The Sleepover Parent Guide
A fun premise and fine acting can't compensate for serious plot holes.
Parent Movie Review
The Finches are an average suburban family, or at least that’s what they appear to be. After their parents are kidnapped by criminals, Clancy (Sadie Stanley) and Kevin (Maxwell Simkins) learn that their mom, Margot (Malin Akerman), is a former thief who has been living in the witness protection program after testifying against a criminal mastermind. While being forced to carry out one last job with her former partner, Leo (Joe Manganiello), Margot leaves clues behind for her children to follow so they can, hopefully, save the day.
The Sleepover is one of those movies that demands a great deal of suspension of disbelief. The story makes a lot of illogical choices, both in the plot and in the action. The writers seem to have bent over backwards to make sure the kids don’t get any adult help on their adventure, which includes them willfully choosing to not accept the help of a US Marshal, even though he is working toward the same goal. There is also a car chase scene where a minivan is able to easily keep up with a sports car. Minivans may be practical, but fast they are not. I’m ok with some suspension of disbelief, especially in a family film, but the illogical nature of parts of the story made it frustrating to watch. Along with that, The Sleepover can’t seem to decide what genre it wants to be. It tries to be both a treasure hunt and a heist at the same time, without fully committing to either. It feels disjointed and muddled. Perhaps a director with a stronger vision could have given this promising premise more life on screen.
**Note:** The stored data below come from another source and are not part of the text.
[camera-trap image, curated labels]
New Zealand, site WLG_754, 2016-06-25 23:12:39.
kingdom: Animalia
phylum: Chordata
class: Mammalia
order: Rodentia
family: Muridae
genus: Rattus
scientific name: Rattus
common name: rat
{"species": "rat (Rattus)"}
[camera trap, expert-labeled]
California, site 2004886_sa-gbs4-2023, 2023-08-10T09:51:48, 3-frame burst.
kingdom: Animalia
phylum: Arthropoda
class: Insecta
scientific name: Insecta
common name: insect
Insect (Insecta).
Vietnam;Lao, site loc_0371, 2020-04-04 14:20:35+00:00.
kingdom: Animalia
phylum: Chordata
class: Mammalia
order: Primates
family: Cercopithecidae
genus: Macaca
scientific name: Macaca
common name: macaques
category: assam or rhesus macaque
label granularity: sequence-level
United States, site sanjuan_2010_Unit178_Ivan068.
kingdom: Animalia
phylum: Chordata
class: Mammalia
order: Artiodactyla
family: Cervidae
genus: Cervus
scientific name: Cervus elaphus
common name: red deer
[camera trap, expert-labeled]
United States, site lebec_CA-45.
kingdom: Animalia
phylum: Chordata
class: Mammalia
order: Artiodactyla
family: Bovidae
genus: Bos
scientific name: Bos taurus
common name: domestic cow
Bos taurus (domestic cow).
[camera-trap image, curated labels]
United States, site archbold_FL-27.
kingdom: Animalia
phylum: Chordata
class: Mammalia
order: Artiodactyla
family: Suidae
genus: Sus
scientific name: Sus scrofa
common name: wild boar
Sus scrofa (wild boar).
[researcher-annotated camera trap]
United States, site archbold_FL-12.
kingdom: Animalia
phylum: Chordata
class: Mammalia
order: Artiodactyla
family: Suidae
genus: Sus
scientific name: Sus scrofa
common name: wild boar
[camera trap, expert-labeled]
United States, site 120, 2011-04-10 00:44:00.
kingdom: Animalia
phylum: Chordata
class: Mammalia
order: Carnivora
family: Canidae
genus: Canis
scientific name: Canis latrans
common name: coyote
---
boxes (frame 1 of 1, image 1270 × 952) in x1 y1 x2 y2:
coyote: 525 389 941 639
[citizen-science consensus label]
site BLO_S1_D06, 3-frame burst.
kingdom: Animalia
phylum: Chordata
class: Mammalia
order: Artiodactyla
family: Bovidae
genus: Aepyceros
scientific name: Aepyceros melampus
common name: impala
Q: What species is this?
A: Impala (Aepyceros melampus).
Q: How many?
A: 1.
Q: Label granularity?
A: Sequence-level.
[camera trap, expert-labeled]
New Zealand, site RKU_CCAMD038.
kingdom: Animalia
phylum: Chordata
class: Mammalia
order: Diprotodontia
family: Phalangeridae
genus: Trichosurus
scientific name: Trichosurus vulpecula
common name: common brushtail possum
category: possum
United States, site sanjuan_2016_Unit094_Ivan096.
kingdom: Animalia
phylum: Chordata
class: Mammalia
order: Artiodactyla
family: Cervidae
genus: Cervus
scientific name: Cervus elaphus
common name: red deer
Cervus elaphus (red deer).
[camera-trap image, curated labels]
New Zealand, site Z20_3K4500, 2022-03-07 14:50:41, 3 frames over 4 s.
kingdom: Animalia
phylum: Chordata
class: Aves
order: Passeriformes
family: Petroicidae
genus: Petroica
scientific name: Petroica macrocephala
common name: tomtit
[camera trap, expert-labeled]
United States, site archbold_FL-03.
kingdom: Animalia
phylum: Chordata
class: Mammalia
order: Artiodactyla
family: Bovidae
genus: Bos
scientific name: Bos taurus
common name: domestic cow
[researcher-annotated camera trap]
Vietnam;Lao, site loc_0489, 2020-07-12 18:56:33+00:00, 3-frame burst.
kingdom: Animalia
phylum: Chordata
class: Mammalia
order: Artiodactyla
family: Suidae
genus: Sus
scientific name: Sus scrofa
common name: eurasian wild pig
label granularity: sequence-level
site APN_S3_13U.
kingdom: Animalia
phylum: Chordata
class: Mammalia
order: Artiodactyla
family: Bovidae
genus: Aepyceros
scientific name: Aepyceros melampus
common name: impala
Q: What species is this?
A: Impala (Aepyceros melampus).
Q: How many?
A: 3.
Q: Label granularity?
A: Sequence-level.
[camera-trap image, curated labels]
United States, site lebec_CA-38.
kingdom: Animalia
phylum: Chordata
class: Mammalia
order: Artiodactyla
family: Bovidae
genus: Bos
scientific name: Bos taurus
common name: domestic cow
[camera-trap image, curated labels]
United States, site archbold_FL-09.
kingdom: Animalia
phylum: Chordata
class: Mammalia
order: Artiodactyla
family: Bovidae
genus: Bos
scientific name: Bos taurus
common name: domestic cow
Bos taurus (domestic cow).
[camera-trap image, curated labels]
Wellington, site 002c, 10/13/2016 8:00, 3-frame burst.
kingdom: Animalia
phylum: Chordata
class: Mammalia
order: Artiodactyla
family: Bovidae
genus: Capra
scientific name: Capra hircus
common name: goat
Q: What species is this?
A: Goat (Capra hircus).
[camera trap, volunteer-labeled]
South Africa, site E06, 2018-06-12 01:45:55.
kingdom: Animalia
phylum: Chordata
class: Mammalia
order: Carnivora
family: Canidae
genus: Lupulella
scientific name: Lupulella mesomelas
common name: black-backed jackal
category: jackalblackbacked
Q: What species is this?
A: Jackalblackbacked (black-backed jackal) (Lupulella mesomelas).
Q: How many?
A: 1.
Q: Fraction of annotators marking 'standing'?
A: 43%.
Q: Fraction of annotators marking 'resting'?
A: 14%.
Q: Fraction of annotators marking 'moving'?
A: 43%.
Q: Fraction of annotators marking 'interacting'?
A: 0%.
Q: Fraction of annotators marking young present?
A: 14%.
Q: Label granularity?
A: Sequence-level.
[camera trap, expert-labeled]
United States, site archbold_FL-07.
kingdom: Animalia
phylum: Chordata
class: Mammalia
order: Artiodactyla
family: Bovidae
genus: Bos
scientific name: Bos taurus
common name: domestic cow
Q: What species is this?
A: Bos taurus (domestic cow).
There are positives to be found in this production, however. The cast has a few bright spots, including Maxwell Simkins, who brings a surprising amount charm and natural comedic talent for an actor so young. Ken Marino is obviously having a blast playing the children’s awkward father, Ron. Considering what he was given to work with, he does a fine job of juggling his role as both the grounding presence and the comic relief in the family. Clancy’s best friend, Mim (Cree Cicchino), is also a standout from both a character and acting perspective.
Where the film really fails, at least in my opinion, is in its themes. I think the intention is to send the message that crime doesn’t pay, and that normal life isn’t boring. The message I got, however, is that crime leads to exciting adventures, wealth, and excitement and normal suburban life is monotonous. Along with not knowing what genre it is, this movie can’t seem to decide what it wants to teach its audience.
The Sleepover is not necessarily a bad movie. It’s a passable attempt at family entertainment and it’s sufficiently funny to be watchable, but it has enough glaring flaws and content concerns that I wouldn’t recommend adding it to the top of your Netflix queue.Directed by Trish Sie. Starring Sadie Stanley, Maxwell Simkins, Malin Akerman, Ken Marino. Running time: 103 minutes. Theatrical release August 21, 2020. Updated August 21, 2020
Watch the trailer for The Sleepover
Rating & Content Info
Why is The Sleepover rated TV-PG? The Sleepover is rated TV-PG by the MPAA
Violence: Numerous fight scenes including hand to hand combat, fighting with a metal pole, and throwing various objects. Characters are seen holding guns and threatening to shoot them, though no people are actually shot. A chandelier falls on someone, knocking them out. A man is knocked out by a kick to the head. A man has a knife held to his throat. Some unoccupied cars accidently explode. There is a car chase scene that ends in a minor crash. No blood or major injuries are ever shown.
Sexual Content: A boy looks at a teen girl’s behind and his sister tells him to “stop being a perv”. A boy carries a teen girl on his back and later tells his friend he “felt boob”. A reference to a cavity search. A married couple kiss. A man kisses a married woman in front of her husband.
Profanity: Some mild insults including loser, freak, nerd, and weird. Over 20 uses of terms of deity.
Alcohol / Drug Use: Teens at a party are seen holding plastic cups in the background, but there is no indication of whether the drinks are alcoholic or not.
Page last updated August 21, 2020
The Sleepover Parents' Guide
Why did Margot give up her life of crime? What did she gain by doing that? What consequences do the criminals in this movie face?